As the months have passed by since we finished our trek of the Camino de Santiago, I’ve been meaning to write a wrap up about the experience of walking the 500 mile pilgrimage route.  I think I wrote plenty during the walk, but much of the experience of the Camino is not just the everyday details of walking the trail, but the impressions and influence that slowly sank in, and are often not realized till after you get back home and try to go back to old routines.

Perhaps one indication of how the Camino “sank in” subconsciously is how much it appeared in Kim’s and my dreams in the weeks after getting back home.  I’d dream of places – maybe not specific familiar places, but rather shifting, enticing, unfamiliar places, with a sense of expediency to eat, sleep, and figure your way on to the next.  In one dream, I happened upon one of our friends we met on the Camino – someone we had actually only met for a day, and yet in the dream I embraced him and wept on his shoulder.

Information supplied:
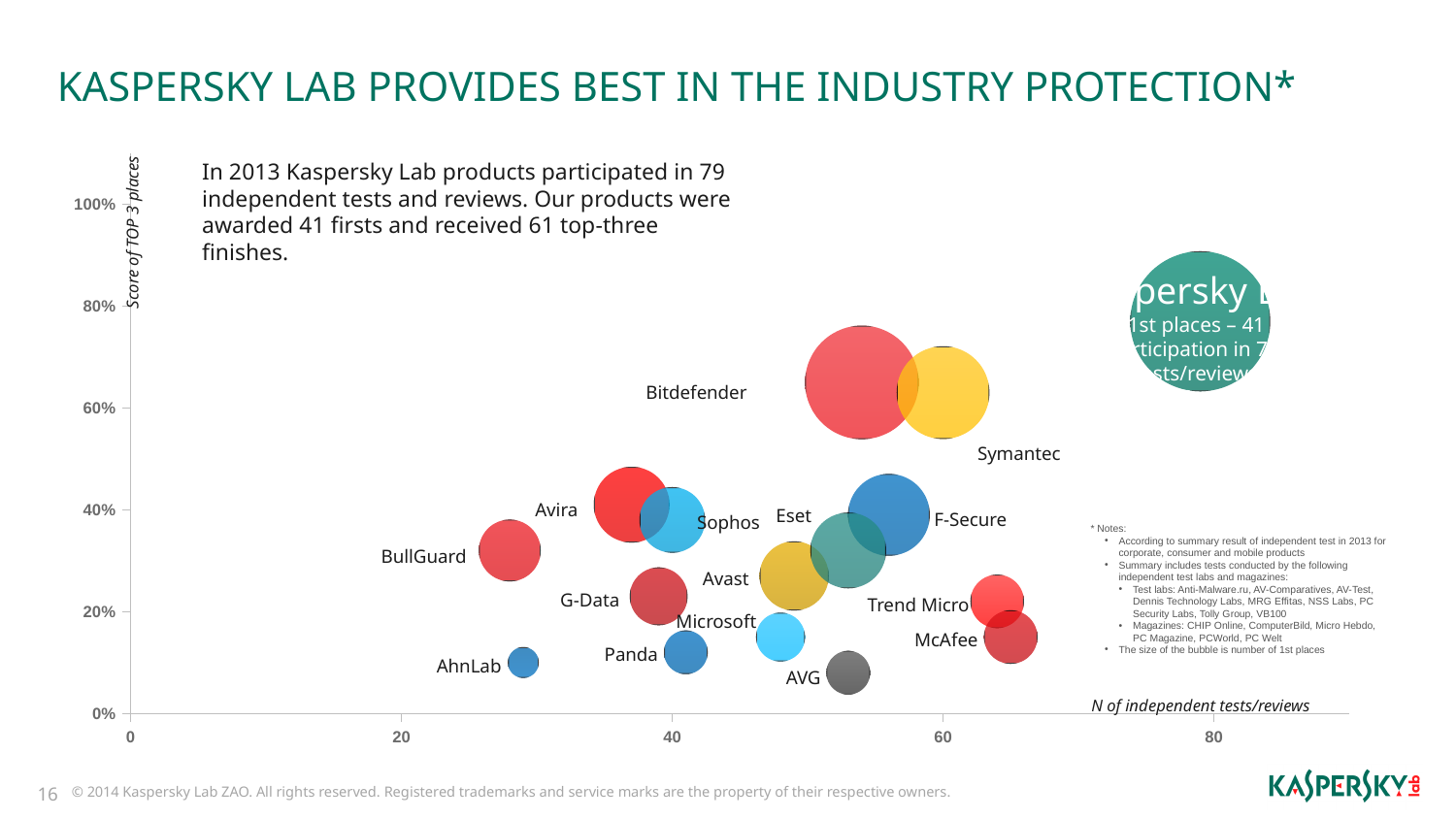
Is the score of TOP 3 places for McAfee greater or less than 40%? less Which vendor participated in more independent tests/reviews, Kaspersky Lab or Avira? Kaspersky Lab Which vendor has the highest score of TOP 3 places? Kaspersky Lab Which has a higher score of TOP 3 places, Bitdefender or BullGuard? Bitdefender Is the score of TOP 3 places for AhnLab greater or less than 20%? less Is the number of independent tests/reviews for BullGuard greater or less than 40? less What does the x axis of the chart represent? N of independent tests/reviews How many vendor bubbles are plotted on the chart? 16 What kind of chart is shown on the slide? Bubble chart How many 1st places does the Kaspersky Lab bubble state? 41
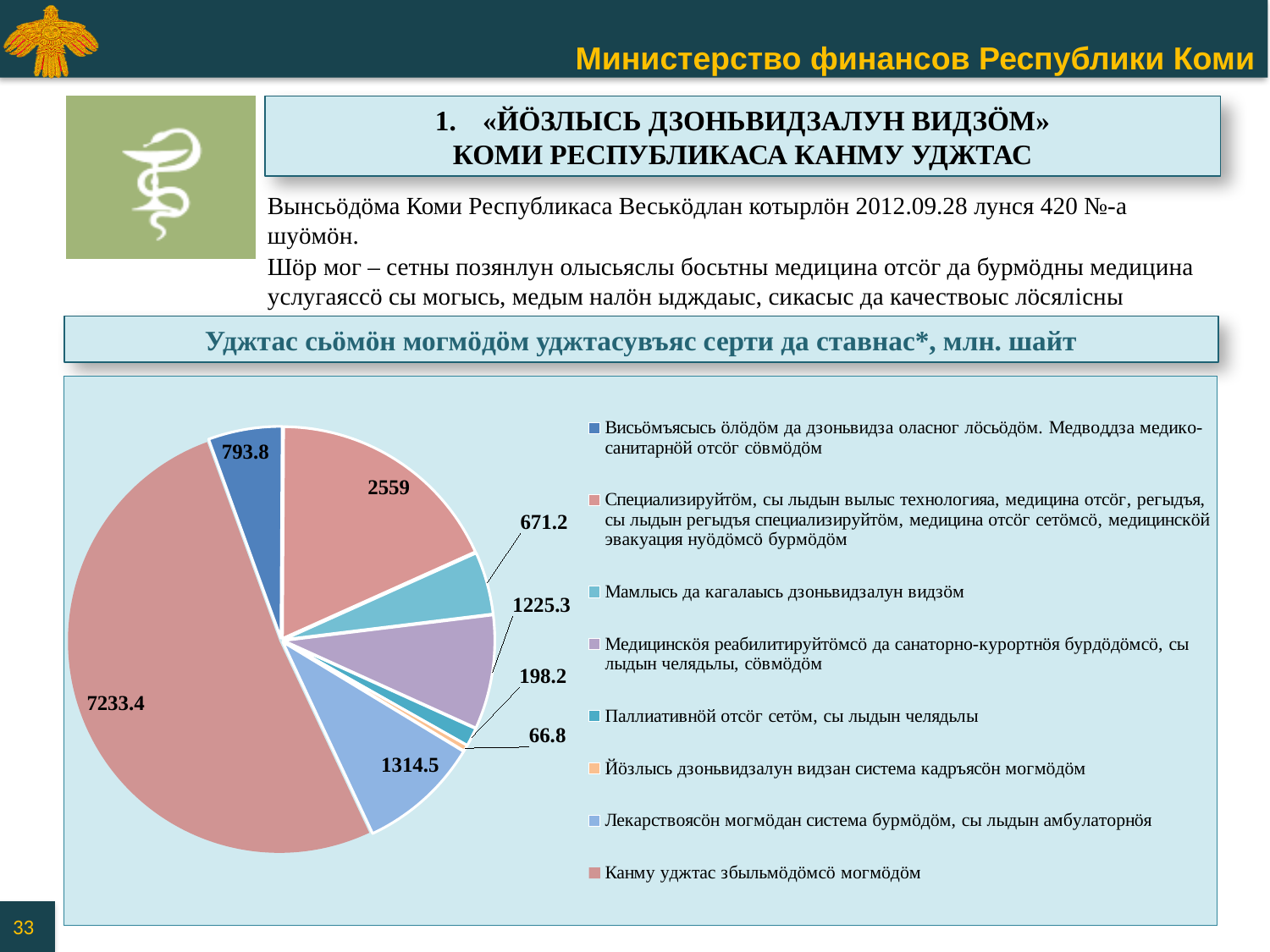
What is the difference between the slice labelled 2559 and the slice labelled 1314.5? 1244.5 What is the value of the slice for «Паллиативнöй отсöг сетöм, сы лыдын челядьлы»? 198.2 What unit is stated in the chart title? млн. шайт How many slices does the pie chart have? 8 Which slice of the pie chart has the smallest value? Йöзлысь дзоньвидзалун видзан система кадръясöн могмöдöм What kind of chart is shown on the slide? pie chart How many entries does the legend of the pie chart list? 8 What is the value of the slice for «Мамлысь да кагалаысь дзоньвидзалун видзöм»? 671.2 Which slice of the pie chart has the largest value? Канму уджтас збыльмöдöмсö могмöдöм Which is larger: the slice for «Медицинскöя реабилитируйтöмсö да санаторно-курортнöя бурдöдöмсö, сы лыдын челядьлы, сöвмöдöм» or the slice for «Висьöмъясысь öлöдöм да дзоньвидза оласног лöсьöдöм. Медводдза медико-санитарнöй отсöг сöвмöдöм»? Медицинскöя реабилитируйтöмсö да санаторно-курортнöя бурдöдöмсö, сы лыдын челядьлы, сöвмöдöм What is the value of the slice for «Канму уджтас збыльмöдöмсö могмöдöм»? 7233.4 What is the value of the slice for «Лекарствоясöн могмöдан система бурмöдöм, сы лыдын амбулаторнöя»? 1314.5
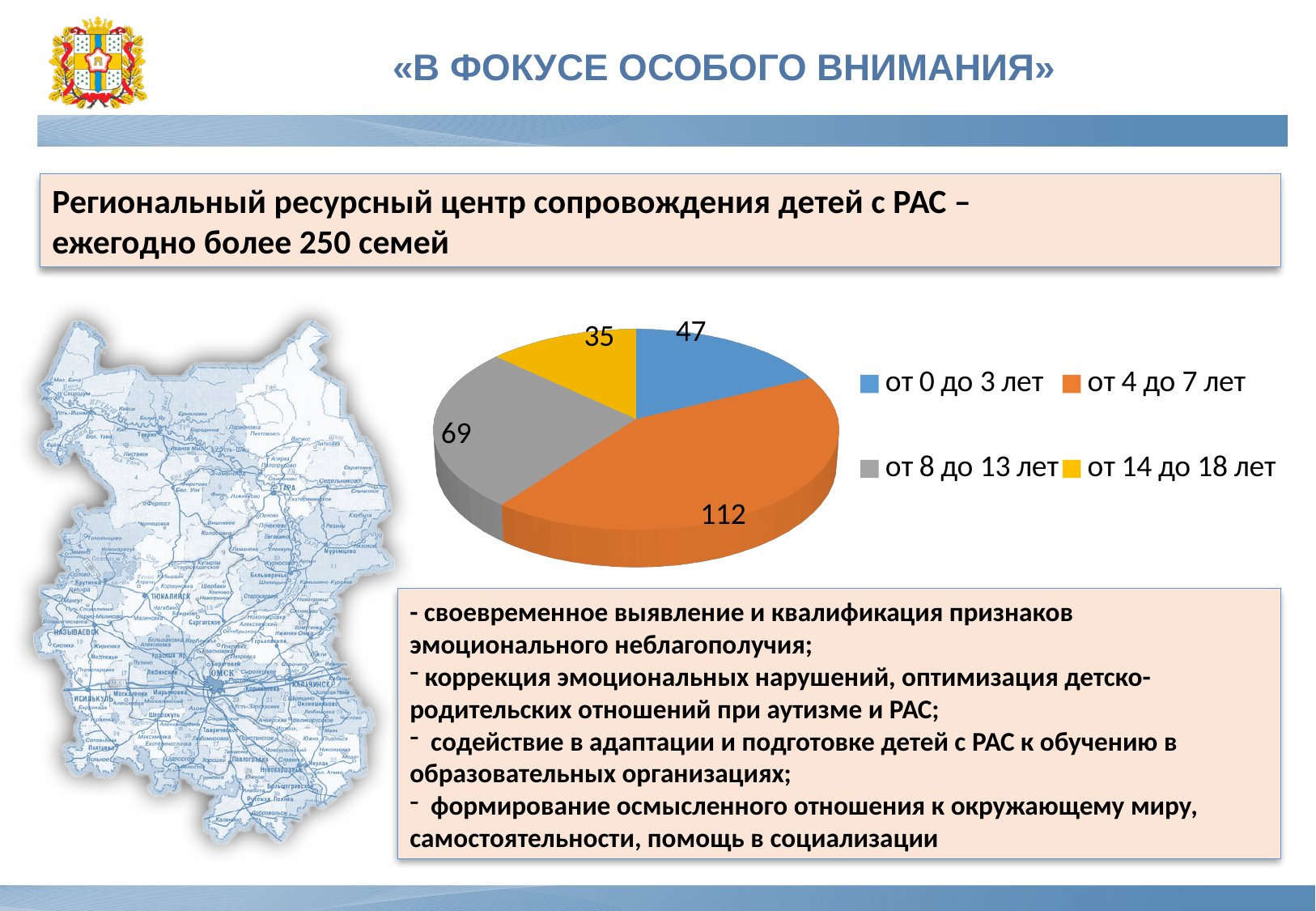
What kind of chart is shown on the slide? pie chart How many entries does the legend of the pie chart list? 4 What is the total of all four slices in the pie chart? 263 Which age group has the smallest slice in the pie chart? от 14 до 18 лет How many slices does the pie chart have? 4 What is the value for the 'от 0 до 3 лет' slice of the pie chart? 47 What is the value for the 'от 14 до 18 лет' slice of the pie chart? 35 What is the value for the 'от 8 до 13 лет' slice of the pie chart? 69 Which is larger: the value for 'от 0 до 3 лет' or the value for 'от 14 до 18 лет'? от 0 до 3 лет Which age group has the largest slice in the pie chart? от 4 до 7 лет What is the difference between the values for 'от 4 до 7 лет' and 'от 8 до 13 лет'? 43 What is the value for the 'от 4 до 7 лет' slice of the pie chart? 112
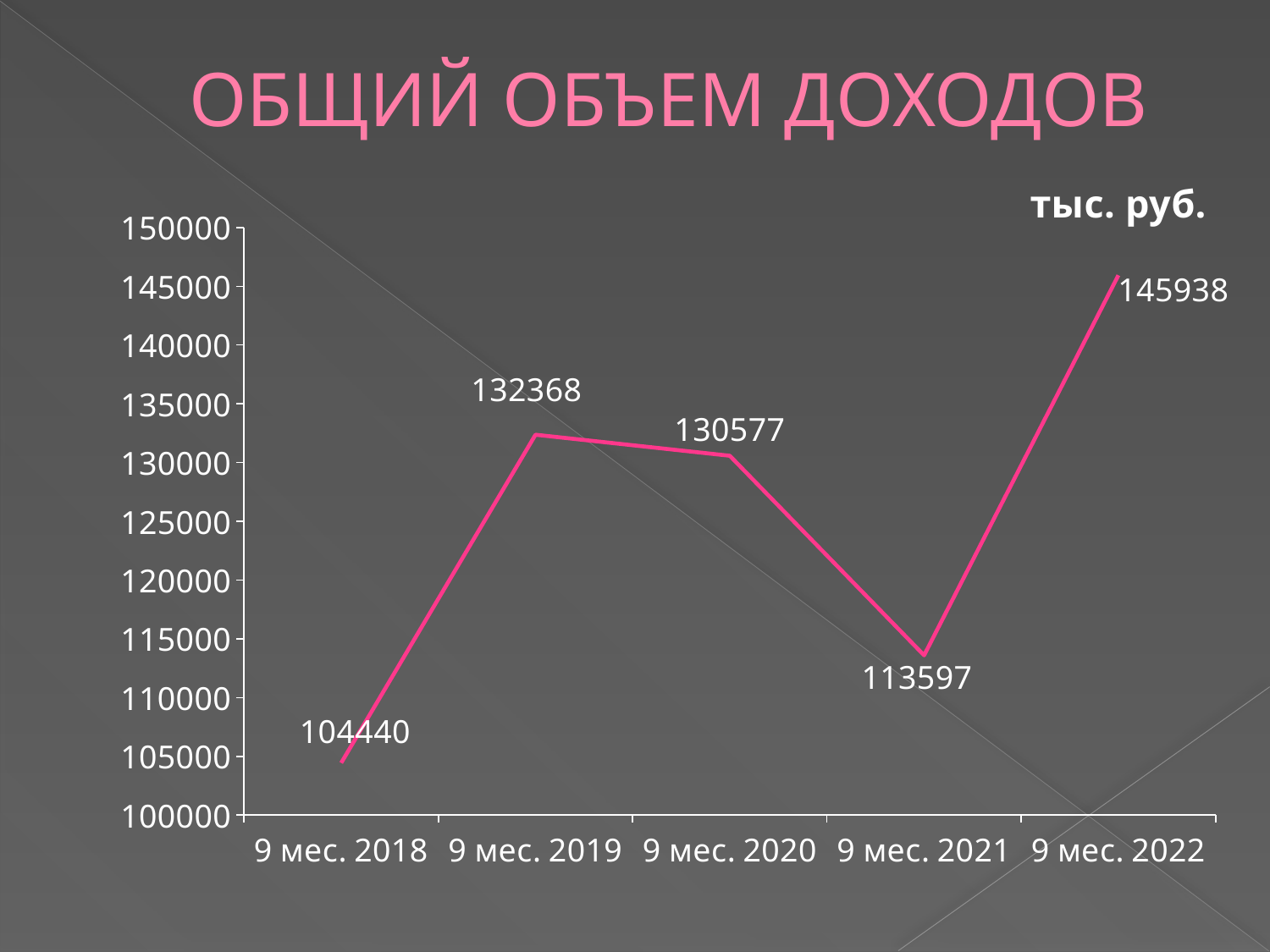
Which period has the highest value? 9 мес. 2022 Which period has the lowest value? 9 мес. 2018 What is the difference between the values for 9 мес. 2019 and 9 мес. 2020? 1791 What is the value for 9 мес. 2018? 104440 What is the difference between the values for 9 мес. 2022 and 9 мес. 2021? 32341 What is the value for 9 мес. 2021? 113597 Is the value for 9 мес. 2021 greater or less than 115000? less What is the title of the chart? тыс. руб. Which is larger, the value for 9 мес. 2019 or 9 мес. 2020? 9 мес. 2019 What kind of chart is shown on the slide? line chart What is the value for 9 мес. 2022? 145938 How many periods are plotted on the chart? 5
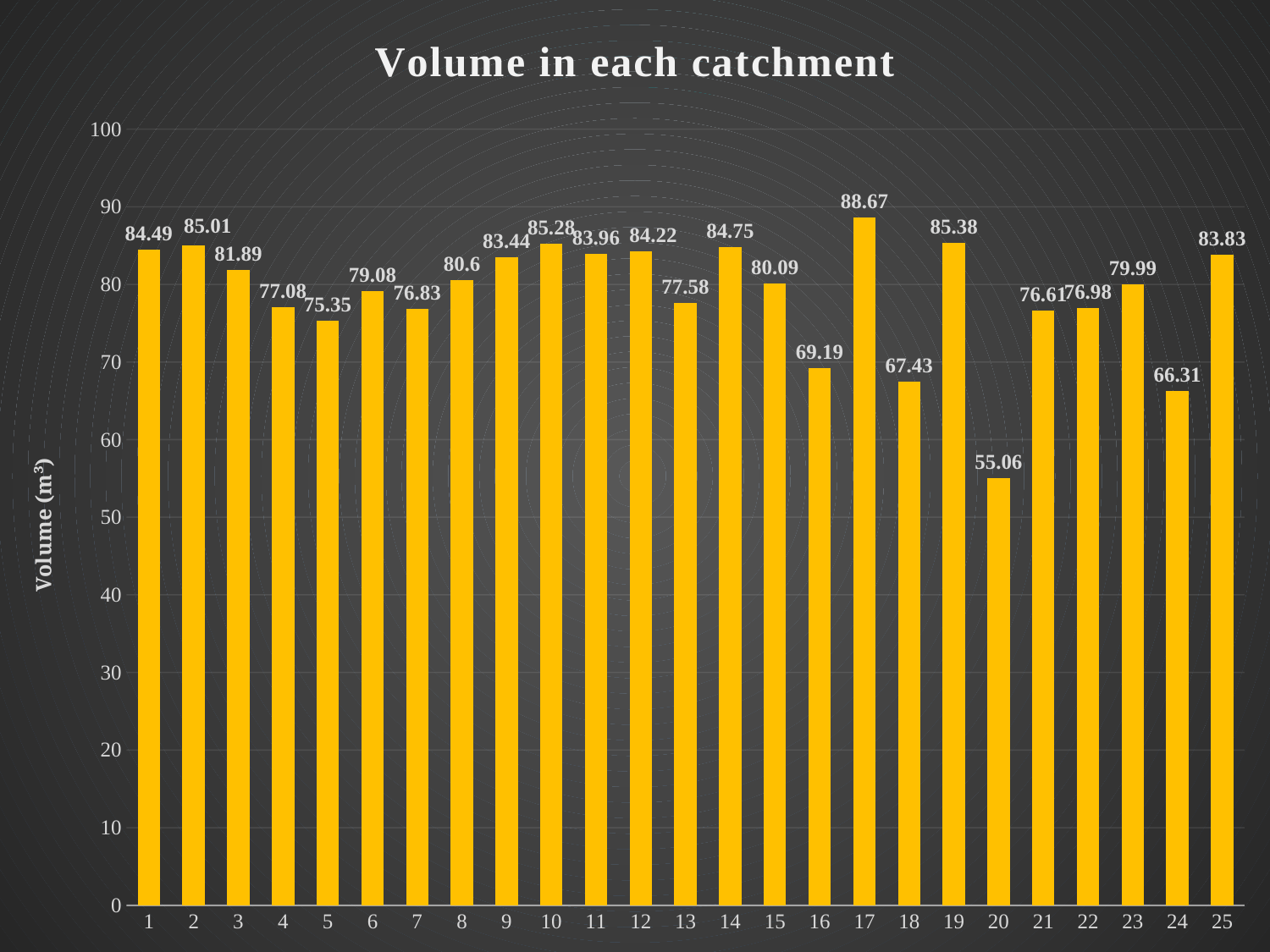
What is the volume for catchment 17? 88.67 What is the title of the vertical axis? Volume (m³) Is the value for catchment 20 greater or less than 60? less What is the volume for catchment 8? 80.6 What kind of chart is shown on the slide? Bar chart How many catchments are shown on the chart? 25 Which catchment has the highest volume? 17 What is the difference between the volumes of catchment 17 and catchment 20? 33.61 Which has a larger volume, catchment 3 or catchment 4? Catchment 3 Which catchment has the lowest volume? 20 What is the difference between the volumes of catchment 16 and catchment 18? 1.76 What is the volume for catchment 20? 55.06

What is required: Write the next part of the essay on the Camino de Santiago, starting after its final sentence. The records are separate from the essay on the Camino de Santiago and have nothing to do with it.

Task output:
If dreams were an indication of the Camino somehow playing out in our subconscious, so was waking up.  Kim and I both had moments where we’d slowly come to consciousness in the darkness of our own beds and own bedrooms, and feel disorientated and unsure of where we were.  Then we’d slowly make out the contours of the walls, the door and the furnishings, and realize we were just home.  It took some time for the familiar to feel familiar again.

People of course ask, as they should, “how was it?” but I feel a bit like I did coming back from the Peace Corps.  How do you answer that?  My typical answer, in its briefest was “It was great, really great” because it was.  And I would add, “It was really special to wake up each day and just walk, and let yourself be surprised by what you’ll see, where you’ll eat, and where you’ll stop to sleep.”  I loved it, and Kim did too.  But many friends already knew to expect that – that it would be a special experience, and so some would ask more directly, “Was it transformative?”  “Was it magical?” That has been even harder to answer.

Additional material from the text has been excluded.